You can do like this :
vocab_size = 10000
embedding_dim = 16
max_length = 120
trunc_type='post'
oov_tok = "<OOV>"
from tensorflow.keras.preprocessing.text import Tokenizer
tokenizer = Tokenizer(num_words = vocab_size, oov_token=oov_tok)
tokenizer.fit_on_texts(training_sentences)
word_index = tokenizer.word_index
sequences = tokenizer.texts_to_sequences(training_sentences) # This will create word embedding vector
padded = pad_sequences(sequences,maxlen=max_length, truncating=trunc_type) # This will padd zeros according to `trunc_type`, here add zeros in last
testing_sequences = tokenizer.texts_to_sequences(testing_sentences)
testing_padded = pad_sequences(testing_sequences,maxlen=max_length)
Also see this GitHub code of me hope it will help
I am following the wildml blog on text classification using tensorflow. I am not able to understand the purpose of max_document_length in the code statement :
vocab_processor = learn.preprocessing.VocabularyProcessor(max_document_length)
Also how can i extract vocabulary from the vocab_processor
I have figured out how to extract vocabulary from vocabularyprocessor object. This worked perfectly for me.
import numpy as np
from tensorflow.contrib import learn
x_text = ['This is a cat','This must be boy', 'This is a a dog']
max_document_length = max([len(x.split(" ")) for x in x_text])
## Create the vocabularyprocessor object, setting the max lengh of the documents.
vocab_processor = learn.preprocessing.VocabularyProcessor(max_document_length)
## Transform the documents using the vocabulary.
x = np.array(list(vocab_processor.fit_transform(x_text)))
## Extract word:id mapping from the object.
vocab_dict = vocab_processor.vocabulary_._mapping
## Sort the vocabulary dictionary on the basis of values(id).
## Both statements perform same task.
#sorted_vocab = sorted(vocab_dict.items(), key=operator.itemgetter(1))
sorted_vocab = sorted(vocab_dict.items(), key = lambda x : x[1])

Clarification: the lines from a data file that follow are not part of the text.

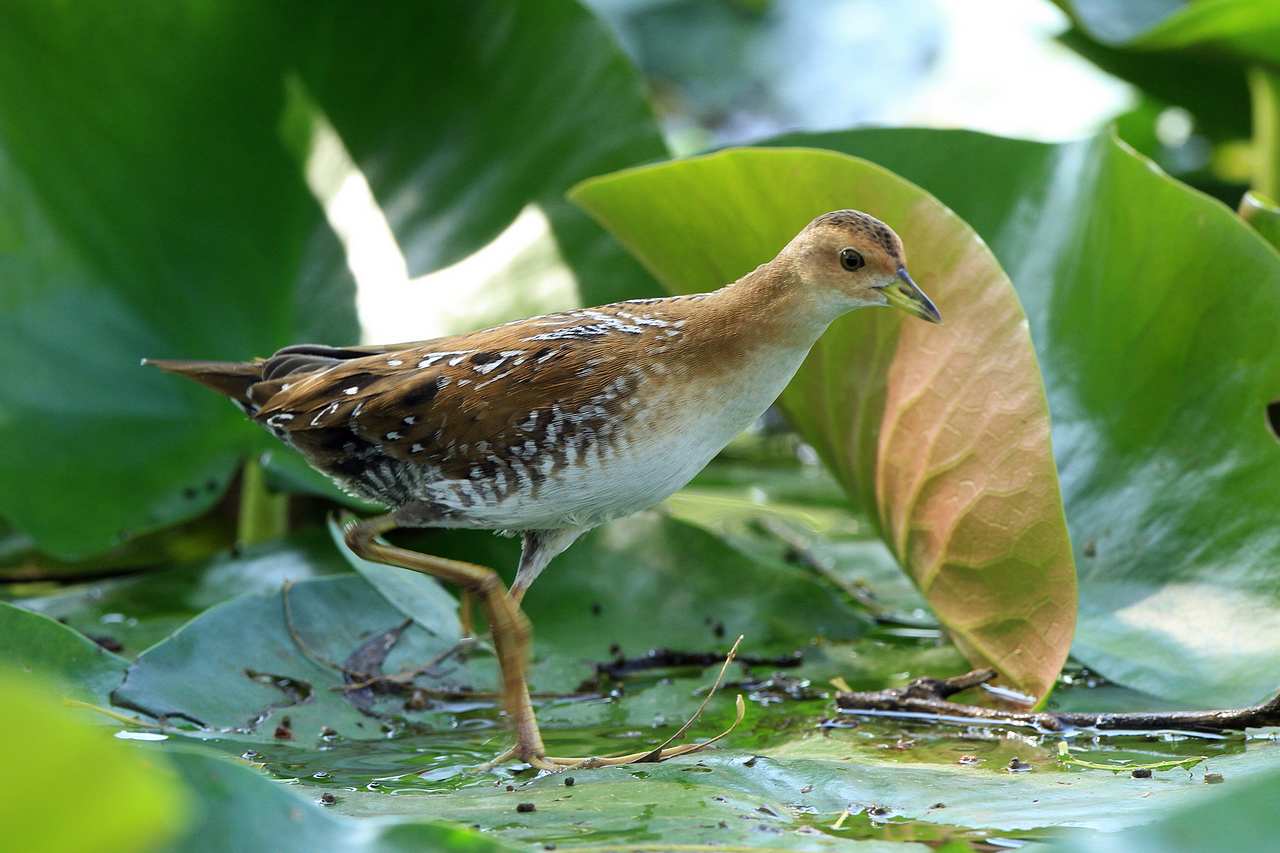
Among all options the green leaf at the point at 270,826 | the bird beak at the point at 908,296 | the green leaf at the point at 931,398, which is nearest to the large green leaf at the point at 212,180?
the green leaf at the point at 931,398

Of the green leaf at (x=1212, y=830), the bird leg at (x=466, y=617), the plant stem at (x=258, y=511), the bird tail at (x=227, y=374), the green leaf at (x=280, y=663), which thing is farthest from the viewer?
the plant stem at (x=258, y=511)

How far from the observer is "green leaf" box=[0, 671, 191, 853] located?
129 cm

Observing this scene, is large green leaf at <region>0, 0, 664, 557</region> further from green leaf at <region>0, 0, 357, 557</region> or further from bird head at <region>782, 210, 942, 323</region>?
bird head at <region>782, 210, 942, 323</region>

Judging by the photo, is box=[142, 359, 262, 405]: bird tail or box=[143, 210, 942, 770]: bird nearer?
box=[143, 210, 942, 770]: bird

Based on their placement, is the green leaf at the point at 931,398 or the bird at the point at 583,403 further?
the green leaf at the point at 931,398

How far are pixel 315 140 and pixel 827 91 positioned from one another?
3730 mm

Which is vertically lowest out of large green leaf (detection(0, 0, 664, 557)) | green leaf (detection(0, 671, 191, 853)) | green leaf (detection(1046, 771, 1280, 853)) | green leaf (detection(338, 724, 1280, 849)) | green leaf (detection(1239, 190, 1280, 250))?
green leaf (detection(0, 671, 191, 853))

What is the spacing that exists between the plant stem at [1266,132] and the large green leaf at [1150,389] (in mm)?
1684

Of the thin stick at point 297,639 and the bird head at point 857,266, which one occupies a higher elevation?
the bird head at point 857,266

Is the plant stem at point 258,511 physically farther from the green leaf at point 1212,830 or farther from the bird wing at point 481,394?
the green leaf at point 1212,830

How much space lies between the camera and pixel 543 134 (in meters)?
4.34

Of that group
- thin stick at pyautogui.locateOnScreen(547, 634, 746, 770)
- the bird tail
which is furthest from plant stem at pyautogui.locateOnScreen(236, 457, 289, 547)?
thin stick at pyautogui.locateOnScreen(547, 634, 746, 770)

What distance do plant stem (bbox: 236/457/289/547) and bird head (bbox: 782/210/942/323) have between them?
207 cm

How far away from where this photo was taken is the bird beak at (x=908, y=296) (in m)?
2.88
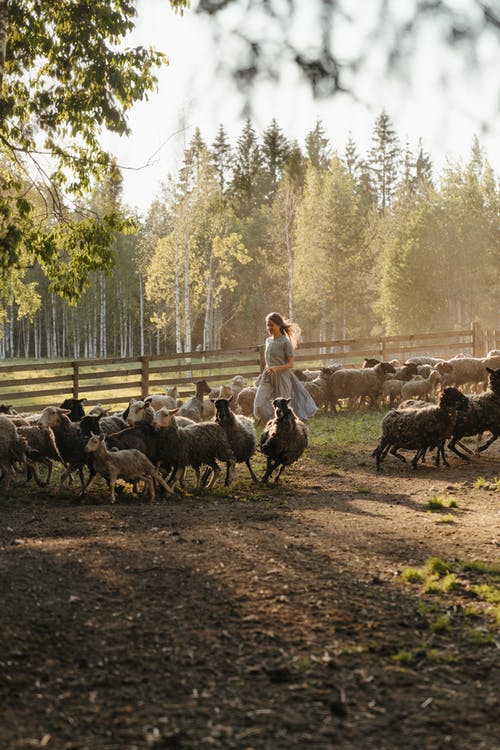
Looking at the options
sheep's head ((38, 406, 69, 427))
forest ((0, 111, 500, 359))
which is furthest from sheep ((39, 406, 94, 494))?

## Treat the id's as index into list and create a list of words in the ascending order of id's
## word with id i goes at index i of the list.
vocabulary = list(list(zip(*sorted_vocab))[0])
print(vocabulary)
print(x)
not able to understand the purpose of max_document_length
The VocabularyProcessor maps your text documents into vectors, and you need these vectors to be of a consistent length.
Your input data records may not (or probably won't) be all the same length. For example if you're working with sentences for sentiment analysis they'll be of various lengths.
You provide this parameter to the VocabularyProcessor so that it can adjust the length of output vectors. According to the documentation,
max_document_length: Maximum length of documents. if documents are
longer, they will be trimmed, if shorter - padded.
Check out the source code.
def transform(self, raw_documents):
"""Transform documents to word-id matrix.
Convert words to ids with vocabulary fitted with fit or the one
provided in the constructor.
Args:
raw_documents: An iterable which yield either str or unicode.
Yields:
x: iterable, [n_samples, max_document_length]. Word-id matrix.
"""
for tokens in self._tokenizer(raw_documents):
word_ids = np.zeros(self.max_document_length, np.int64)
for idx, token in enumerate(tokens):
if idx >= self.max_document_length:
break
word_ids[idx] = self.vocabulary_.get(token)
yield word_ids
Note the line word_ids = np.zeros(self.max_document_length).
Each row in raw_documents variable will be mapped to a vector of length max_document_length.